Dans quel état Donald Trump reçoit-il l'économie américaine et que va-t-il en faire ?

Dans quel état Donald Trump reçoit-il l'économie américaine et que va-t-il en faire ?
Dans quel état Donald Trump reçoit-il l'économie américaine et que va-t-il en faire ? - © DON EMMERT - AFP

Pour sa première conférence de presse depuis l'élection, Donald Trump n'a pas apporté d’éléments neufs sur le plan économique. Il a surtout répété qu'il serait le plus grand créateur de jobs de l'histoire. Une première question: quel est aujourd'hui l'état de l'économie américaine?

Même si l'on sait que l'impact du président sur l'économie est limitée, on peut affirmer que le bilan des années Obama est plutôt bon.

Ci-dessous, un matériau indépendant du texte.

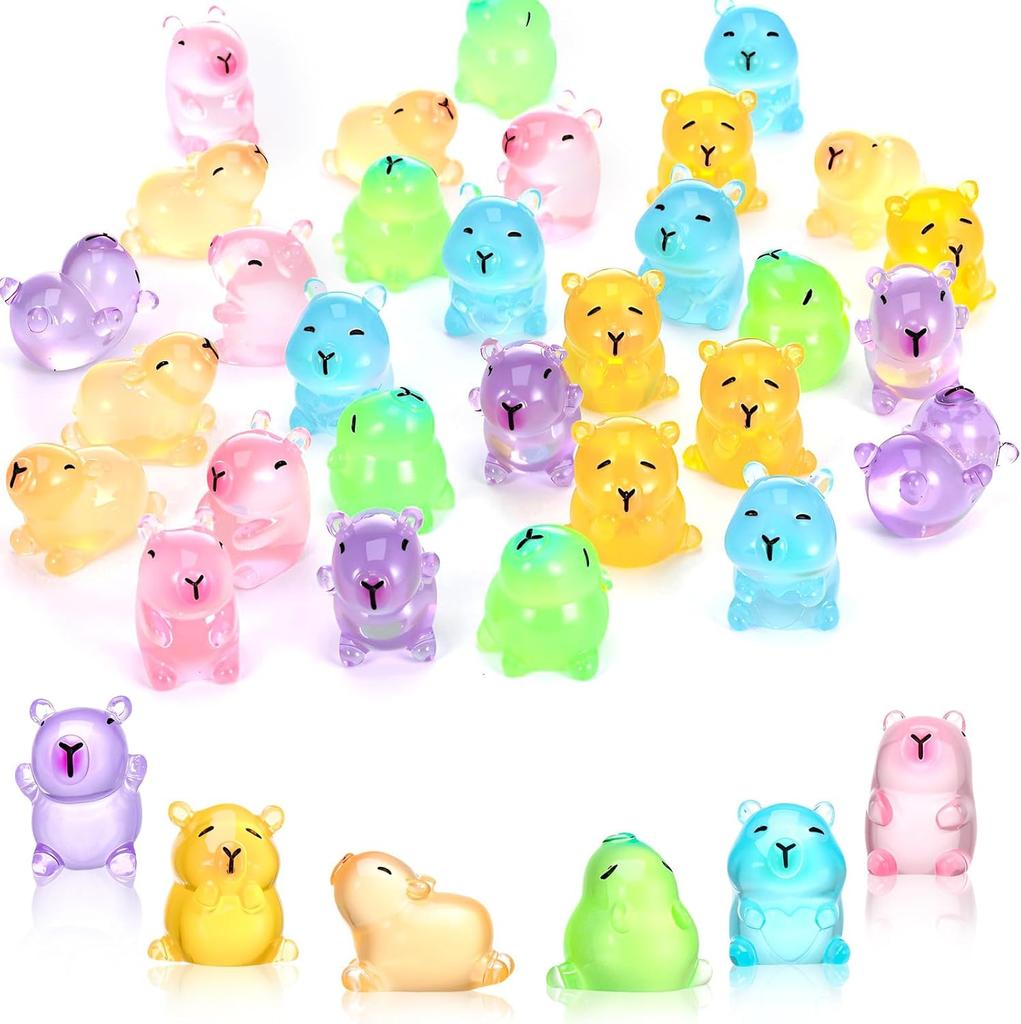 10/20Pcs Luminous Mini Resin Capybara Glow In The Dark Capybara Tiny Figures Cute Animal Statues For Diy Fairy Garden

Voilà comment le résume le responsable de la stratégie de la banque privée Puilaetco Dewaay : Frank Vranken. "L'état de l'économie américaine est plutôt satisfaisante dans le sens où il y a une accélération de la croissance. On a un marché de l'emploi renforcé et le taux de chômage est tombé à 4,7%. La vaste majorité des économistes sont en train de remonté leurs prévisions de croissance du premier au deuxième trimestre. On a clairement une accélération mais en même temps, une banque centrale qui est en train de remonter les taux."

 

Remonter les taux cela pourrait en principe peser sur la croissance

Sauf qu'il faut tenir compte désormais de l'arrivée de Donald Trump et de son programme économique choc. Un programme qui pour la partie investissement et impôt pourrait en effet booster la croissance. Les pronostics varient suivant les experts, les "Trumponomics" pourrait rapporter un demi pour cent de croissance, voire un peu plus. Le conditionnel est de mise avec la perspective d'une guerre commerciale que souligne Frank Vranken : "le protectionnisme fait du mal à tout le monde. Si on instaure des tarifs nettement supérieur pour les importations en provenance de Chine, les chinois ont déjà dit qu'ils rendraient la pareille. Le protectionnisme met un frein à la croissance et on accroît l'inflation puisque les tarifs rendent les produits et services plus chers."

Cela dit en forçant les entreprises à rapatrier leurs production, Donald Trump devrait quand même doper l'emploi. C'est logique mais il y a un non sens dans cette stratégie. A environ 5 %, le taux de chromage est très bas et il y a peu de réserve de main d’œuvre.
Or Trump veut fermer les frontières à l'immigration. Ce dont les États-Unis ont besoin, ce n'est pas de plus d'emplois, mais des emplois mieux payés. Le vrai problème c'est le niveau de vie.

 

Depuis l'élection, Wall Street est quasiment au sommet

Frank Vranken a des doutes : "la valorisation de la bourse américaine est fort élevée. Il faut donc avoir confiance dans la croissance des bénéfices futurs. Si on fait l'exercice avec les mesures annoncées par Trump, on peut, peut-être, espérer une croissance de 10%. Mais, quid de ces bénéfices qui retomberont auprès des sociétés américaines. Elles vont plutôt l'utiliser pour réduire leur taux d'endettement au lieu d'aller l'investir. Nous nous trouvons plutôt en fin de cycle de croissance avec la banque centrale qui monte ses taux."

Et si on retenait ce mot: la méfiance ? C'est peut-être ce qui caractérise le mieux l'attitude des économistes avec l'arrivée de ce président hors normes à la Maison blanche.